B-Flat / 277 Church st (Btw Franklin/White)

There are some places that are tough to find, then add a layer of mystery when you do find them. B-Flat has a nondescript, almost unmarked door at street level – today’s speakeasy vibe. Open this door and you face a dimly lit stairway down to their basement location. It almost takes a leap of faith to follow the stairs down to their interior door. But open that door and a pleasant surprise awaits you.

It’s a basement jazz spot all right, but not like any traditional jazz joint you may have been to before. This place looks as fresh as today, probably because it’s only been open for 6 years. Even though it hasn’t had a chance to age gracefully, the cherry wood accents and low lighting make this small space very inviting.

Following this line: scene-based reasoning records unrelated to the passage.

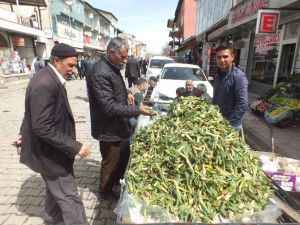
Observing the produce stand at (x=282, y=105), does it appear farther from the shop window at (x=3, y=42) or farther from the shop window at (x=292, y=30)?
the shop window at (x=3, y=42)

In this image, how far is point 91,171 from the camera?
14.4ft

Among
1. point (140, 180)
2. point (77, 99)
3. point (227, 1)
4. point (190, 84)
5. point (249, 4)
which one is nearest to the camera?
point (140, 180)

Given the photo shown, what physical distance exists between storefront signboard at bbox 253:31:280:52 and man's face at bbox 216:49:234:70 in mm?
8474

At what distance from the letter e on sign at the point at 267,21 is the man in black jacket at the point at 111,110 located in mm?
6513

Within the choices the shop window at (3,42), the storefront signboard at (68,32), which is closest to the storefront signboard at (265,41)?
the shop window at (3,42)

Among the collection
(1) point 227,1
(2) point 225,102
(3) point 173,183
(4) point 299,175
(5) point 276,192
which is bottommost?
(4) point 299,175

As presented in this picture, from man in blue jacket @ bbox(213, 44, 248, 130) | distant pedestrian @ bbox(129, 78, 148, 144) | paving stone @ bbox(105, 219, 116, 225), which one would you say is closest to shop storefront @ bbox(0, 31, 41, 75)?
distant pedestrian @ bbox(129, 78, 148, 144)

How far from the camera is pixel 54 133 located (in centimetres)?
214

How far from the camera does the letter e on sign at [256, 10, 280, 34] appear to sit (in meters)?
7.73

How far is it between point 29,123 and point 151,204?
132 cm

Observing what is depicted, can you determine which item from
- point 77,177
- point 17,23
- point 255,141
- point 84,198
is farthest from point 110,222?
point 17,23

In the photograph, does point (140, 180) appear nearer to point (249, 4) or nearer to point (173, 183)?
point (173, 183)

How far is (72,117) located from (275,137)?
524cm

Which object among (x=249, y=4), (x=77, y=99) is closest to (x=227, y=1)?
(x=249, y=4)
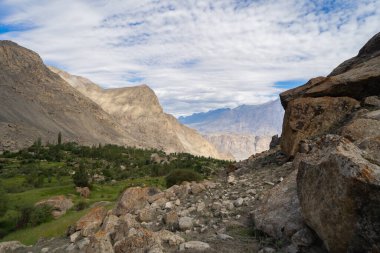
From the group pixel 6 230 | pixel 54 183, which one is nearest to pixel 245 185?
pixel 6 230

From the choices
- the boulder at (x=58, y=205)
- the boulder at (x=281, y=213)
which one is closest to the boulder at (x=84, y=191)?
the boulder at (x=58, y=205)

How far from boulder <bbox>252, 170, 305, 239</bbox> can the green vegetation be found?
13.6m

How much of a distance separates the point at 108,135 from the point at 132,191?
161m

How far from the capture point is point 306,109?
53.9 feet

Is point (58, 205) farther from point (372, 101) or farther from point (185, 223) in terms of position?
point (372, 101)

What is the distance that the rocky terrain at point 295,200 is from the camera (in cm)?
658

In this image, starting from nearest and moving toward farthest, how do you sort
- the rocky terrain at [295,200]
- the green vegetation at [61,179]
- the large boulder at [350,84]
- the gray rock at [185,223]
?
the rocky terrain at [295,200]
the gray rock at [185,223]
the large boulder at [350,84]
the green vegetation at [61,179]

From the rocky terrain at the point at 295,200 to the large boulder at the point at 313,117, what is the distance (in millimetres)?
39

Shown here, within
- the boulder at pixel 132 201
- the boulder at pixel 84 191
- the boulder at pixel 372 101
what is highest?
the boulder at pixel 372 101

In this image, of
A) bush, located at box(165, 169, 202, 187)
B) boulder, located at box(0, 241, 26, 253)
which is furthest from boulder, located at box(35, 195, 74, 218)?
boulder, located at box(0, 241, 26, 253)

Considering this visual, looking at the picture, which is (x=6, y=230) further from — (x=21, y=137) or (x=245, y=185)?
(x=21, y=137)

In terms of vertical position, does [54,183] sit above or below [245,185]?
below

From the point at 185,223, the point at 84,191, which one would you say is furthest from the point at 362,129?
the point at 84,191

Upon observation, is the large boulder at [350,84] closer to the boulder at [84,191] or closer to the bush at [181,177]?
the bush at [181,177]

There is always jazz, often progressive jazz, playing over their very discrete, stylish bose speakers, setting just the right tone as you find a seat at the bar, or one of the small tables. There is wine and beer available, but this place has some expert mixologists making some very creative cocktails, which I’m told change seasonally, a nice touch.

Come at happy hour and tasty cocktails like the el Diablo or the lychee martini are $8 – not bad. I am a sucker for any drink made with lychee and how can you not try a tequila drink named el Diablo. There is also nice selection of small bites available at happy hour and a food menu that is as innovative as the cocktail menu, so this does not have to be a happy hour only stop.

It wasn’t surprising to find a tasty prosciutto and arugula salad with yuzu dressing, but I did not expect to find such a good version of fried chicken breast on the apps menu. Here it’s called “Tatsuta.” Best bet is to sample happy hour, then dinner on a Monday or Wednesday night, when you can finish with no cover live jazz that starts around 8.

This place is tough to find (look for a small slate sandwich board on the sidewalk out front advertising happy hour) and on some nights when there is no live music it may be a little too quiet for some. But I think it’s worth searching out if you want a place with good music, food, and especially drinks, away from the maddening crowd.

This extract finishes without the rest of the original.